[Questions on scene geometry]
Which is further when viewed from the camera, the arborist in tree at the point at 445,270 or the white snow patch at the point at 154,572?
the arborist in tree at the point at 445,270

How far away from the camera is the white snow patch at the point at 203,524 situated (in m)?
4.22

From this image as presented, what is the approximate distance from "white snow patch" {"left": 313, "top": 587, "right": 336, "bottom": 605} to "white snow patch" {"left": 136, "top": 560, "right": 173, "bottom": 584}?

§ Problem requirements
Recast every line of the listing as a Markdown table with the columns Row and Line, numbering each row and omitting blank lines.

§ Answer below
| Row | Line |
|---|---|
| 1 | Which is further when viewed from the camera, the arborist in tree at the point at 445,270 or the white snow patch at the point at 154,572? |
| 2 | the arborist in tree at the point at 445,270 |
| 3 | How far away from the camera is the white snow patch at the point at 203,524 situated (in m)? |
| 4 | 4.22 |
| 5 | From this image as presented, what is the approximate distance from "white snow patch" {"left": 313, "top": 587, "right": 336, "bottom": 605} to "white snow patch" {"left": 136, "top": 560, "right": 173, "bottom": 584}? |